== Given text
Fixed the BMW stats to make a better comparison. My changes in red. I only changed the BMW as they were the only ones that offered AWD with a same size motor as you had listed. For the Lexus IS they "force you" to go with the smaller motor (IS250) if you want AWD.


----------



## A4Jetta (Feb 16, 1999)

*Re: Do you think Audis are underpowered? (delta v)*

All those import horsepower war started by Nissan/Infiniti. Look at their Altima and G35, promoting 298hp for CDN$40k as the "lowest admission for a 300hp sports coupe/sedan" really has brainwashed the North American buying public. When ppl are looking for "larger is better" mentality when IS350 chasing hp over G35, they often overlooked the overall packaging of Audi. We are buying the overall package of Audi: Design, quality, comfort, dynamics, character, style, practicality and Teutonic passion. If you want the fastest thing for lowest price, buy a G35! But I want the overall balance of everything instead of just 298-300hp, I would take an A3/A4 2.0T with a far more briiiant package. Don't let me start on Infiniti's nasty interiors.








My personal favourite best bang-for-the-buck performance package is WRX STi.







G35 can't even get close to that!


_Modified by A4Jetta at 9:36 AM 6/29/2006_


----------



## Razor Back (Jun 2, 2006)

Sepp - Oh so true. The S4 is a rockin' car. I definitely want one of those ... whether that will be in the cards in a few years it completely up in the air, but if I can ... I will. The RS4 ... well that is a rocket with wheels, I reaaaaaally doubt I will be able to afford that any time soon. Perhaps it can be my mid-life crisis car (or perhaps the R8). Anyways, yes, yes they definitely have fast cars, but you do indeed need a hefty bank account to pick one up.
A4Jetta - Audis really do carry around a bit more weight, no doubt about that. As stated by Mr Radio, that weight is what makes it an Audi (Quattro and the interior). If they can use the aluminum in all their cars to help with the ratio that would be spectacular. I imagine they will extend this technology to all of their cars in time.
Mr Radio - I wish they got more out of the 3.2 as well. Paying another 5 grand for 50hp is a bit much, it would be easier to swallow another 5k for an additional 75hp. 
Delta v - Arn't all big expensive cars compensating for something? So having the biggest dick to wave is what we are after isn't it?















Harold - I used the RWD BMW because that would be a more common car to see on the road. Thanks for including the AWD one though. In actuality I should have done the same thing with the BMW's as I did with the Passat, oh well, thanks for the info.








A4Jetta - I really don't mind if people skip past Audi. I would rather they be the more niche company. I know when I see a BMW driving along I think *****, or badge whore. If I see an Audi rolling around town I think of that person as showboating. I think Audi is a more refined, sophisticated and elegant car than most others on the road. Aston Martin would outdo the Audi naturally ... but those are a biiiiit out of my range.
====
== Data records
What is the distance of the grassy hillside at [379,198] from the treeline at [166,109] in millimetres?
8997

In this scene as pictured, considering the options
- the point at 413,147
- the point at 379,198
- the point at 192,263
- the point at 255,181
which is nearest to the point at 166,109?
====
## [To be done]
1) In the forum thread, which car does A4Jetta call a personal favorite bang-for-the-buck performance package?
2) Rewrite the rows with "the point at" swapped for "the location at" and nothing else changed.

## [Answers per task]
1) The WRX STi.

2)
What is the distance of the grassy hillside at [379,198] from the treeline at [166,109] in millimetres?
8997

In this scene as pictured, considering the options
- the location at 413,147
- the location at 379,198
- the location at 192,263
- the location at 255,181
which is nearest to the location at 166,109?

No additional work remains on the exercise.